• Document text:
────────

Key weaknesses and limitations are:

  • China refuses leadership in the region that involves costly and risky efforts to support common goods involving regional security and development. China avoids such obligations unless there is adequate benefit for a narrow set of tangible Chinese interests.[4]
  • Chinese recent assertiveness toward several neighbors and the United States has weakened Chinese regional influence. The actions have reminded China’s neighbors of Beijing’s disruptive and domineering ways in the region throughout the Cold War.[5]
  • China’s advancing influence in the 25 years since the Cold War is mediocre. China’s longstanding practice of building an image of consistent and righteous behavior in foreign affairs blocks realistic policies, especially when dealing with disputes and differences with neighbors and the United States. The Chinese government has never acknowledged making a mistake in foreign policy. A dispute with neighbors is never China’s fault. If Beijing chooses not to blame the  neighbor, its default position is to blame outside forces usually  involving the United States. Also, Chinese elites and public opinion have long been conditioned about China’s historic victimization  at the hands of outside powers. They are quick to find offense while impervious of the need for recognition of fault on their part.

Measuring China’s Relationships

Major Powers

Japan, arguably Asia’s richest country and the key ally of the United States, has seen relations with China at their lowest point. India’s relations with China are mixed but overall worse than ten years ago. Russian and Chinese interest in close alignment has waxed and waned and has appeared secondary to their respective relationships with the West.

Key Middle Powers

Improved relations with Taiwan have not reached the political opposition which opposes recent trends, anticipating presidential elections with the ruling party having very low public approval. Close Sino-South Korean economic ties accompanied marked decline in political relations over the past decade, notably on account of China’s perceived enabling North Korean provocations. North Korea, China’s only official ally, poses a range of critical problems, with no solutions in sight.

Others

Disputed claims in the South China Sea seriously complicate developing Chinese relations with Southeast Asian countries. China’s remarkable military modernization raises suspicions on the part of a number of China’s neighbors, including such middle powers as Australia that depend on exports to China. These neighbors build their own military power and work cooperatively with one another and the United States in the face of China’s military advances.

────────

• Given data:
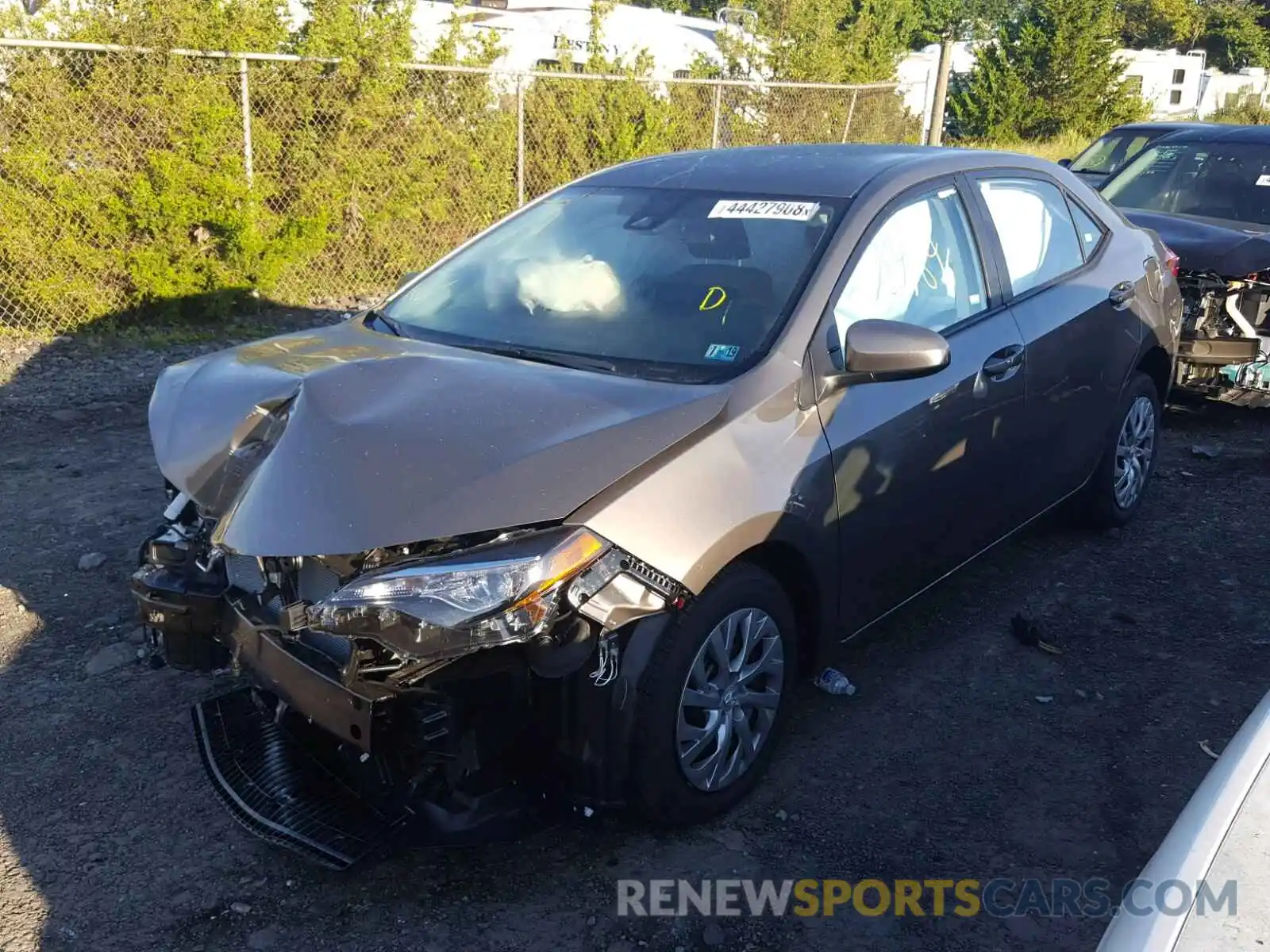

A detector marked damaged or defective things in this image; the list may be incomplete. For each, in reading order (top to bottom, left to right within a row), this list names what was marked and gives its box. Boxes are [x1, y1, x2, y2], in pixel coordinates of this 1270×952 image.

broken headlight [305, 530, 606, 665]
damaged tan sedan [129, 145, 1178, 868]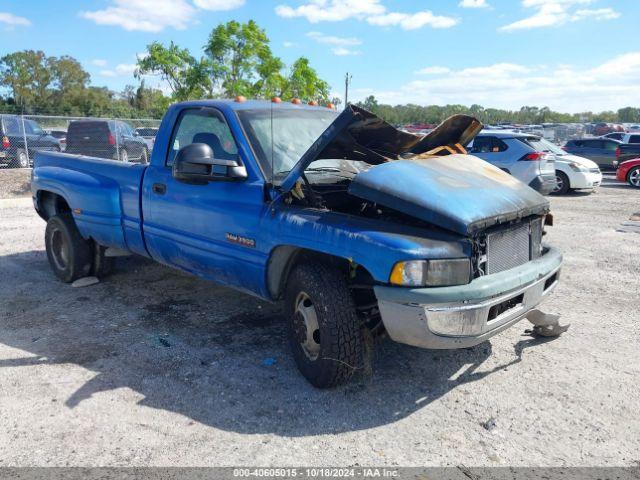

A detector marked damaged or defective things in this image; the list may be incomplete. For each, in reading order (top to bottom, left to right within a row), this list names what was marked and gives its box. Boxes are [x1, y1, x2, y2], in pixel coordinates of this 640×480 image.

────────

• Exercise aim: Reproduce the passage on China's regional relationships from "Measuring China’s Relationships" up to and including "with the West.", swapping "lowest point" for "lowest level".

• Correct response:
Measuring China’s Relationships

Major Powers

Japan, arguably Asia’s richest country and the key ally of the United States, has seen relations with China at their lowest level. India’s relations with China are mixed but overall worse than ten years ago. Russian and Chinese interest in close alignment has waxed and waned and has appeared secondary to their respective relationships with the West.